One of the tricks to getting your players involved in plots is finding appropriate challenges for them — things appropriate to their level of ability. Most worlds and games have no in-game rationale for why challenges of an appropriate level always seem to find the PCs. In some this is okay, because there isn’t a huge difference in, for example, ability scores and hit points from one level of experience to another. In some games, however, there can be a huge discrepancy in what the PCs can take on depending on how experienced they are.
An In-Game System for Ability Assessment
Thus, you might want to consider introducing into your world an in-game system for assessing ability. Take, for instance, “Werewolf” again. It has a renown and ranking system built into the game. These aren’t just mechanics; they’re social structures. This means that NPCs have a way to judge whether a particular group of PCs is good enough to handle their problem by what rank the PCs have attained. In Kenzer & Co.’s “HackMaster,” the Honor system does the equivalent. The amount of Honor your character has is directly relevant to other people’s perceptions of how good he is at what he does. This means that there’s a rationale for people bringing the appropriate sort of challenge to the PCs.
A ranking system that isn’t in some way reflected by the social structures of the game won’t do the job. A level system doesn’t help if there’s no in-game way for NPCs to assess the level of the PCs. At the very least, provide a great rumor network that can spread the PCs’ reputation before them.

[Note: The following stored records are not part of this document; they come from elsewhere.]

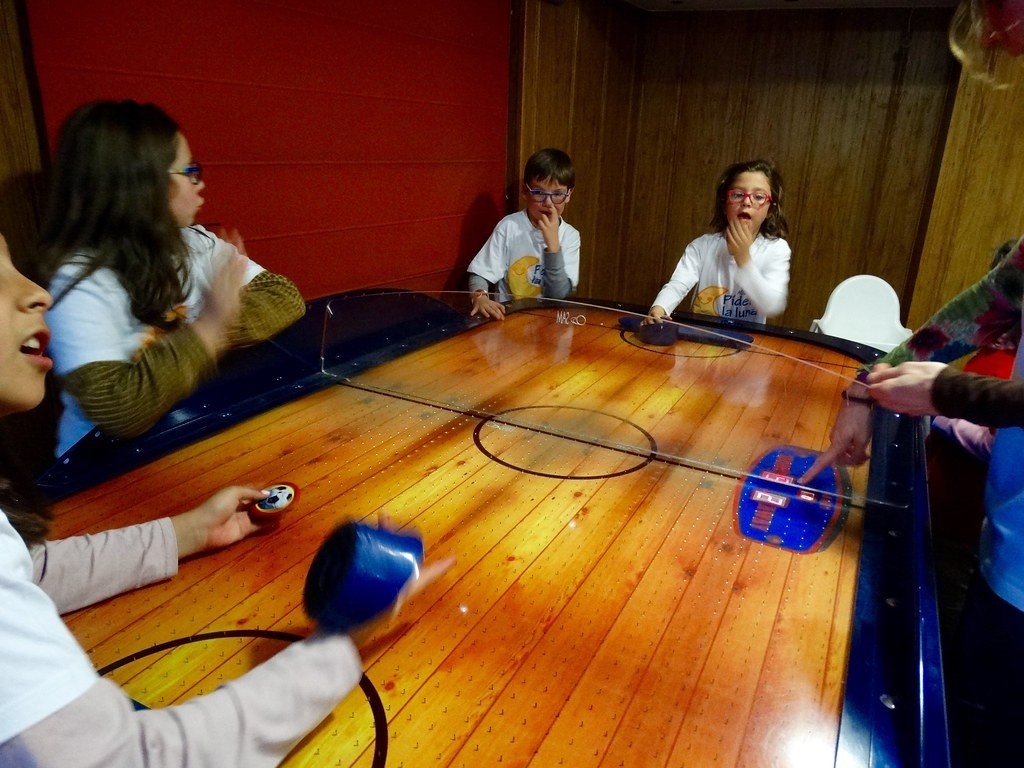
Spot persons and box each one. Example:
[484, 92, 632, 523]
[795, 0, 1024, 768]
[636, 158, 791, 328]
[464, 146, 581, 319]
[43, 100, 311, 491]
[0, 224, 457, 768]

Although it seems as though motivation is a concern for individual gaming groups, there’s a lot you can do to provide motivation within your world! You can throw plot hooks, broad directives, and even appropriate quirks and flaws into all sorts of corners. You can provide a system for bringing appropriate challenges to the PCs, and you can institutionalize nosiness and self-motivating characteristics. Between these suggestions and the ones in the last article in this series, anyone playing in your world should have no problem at all dragging the PCs into lots of plots.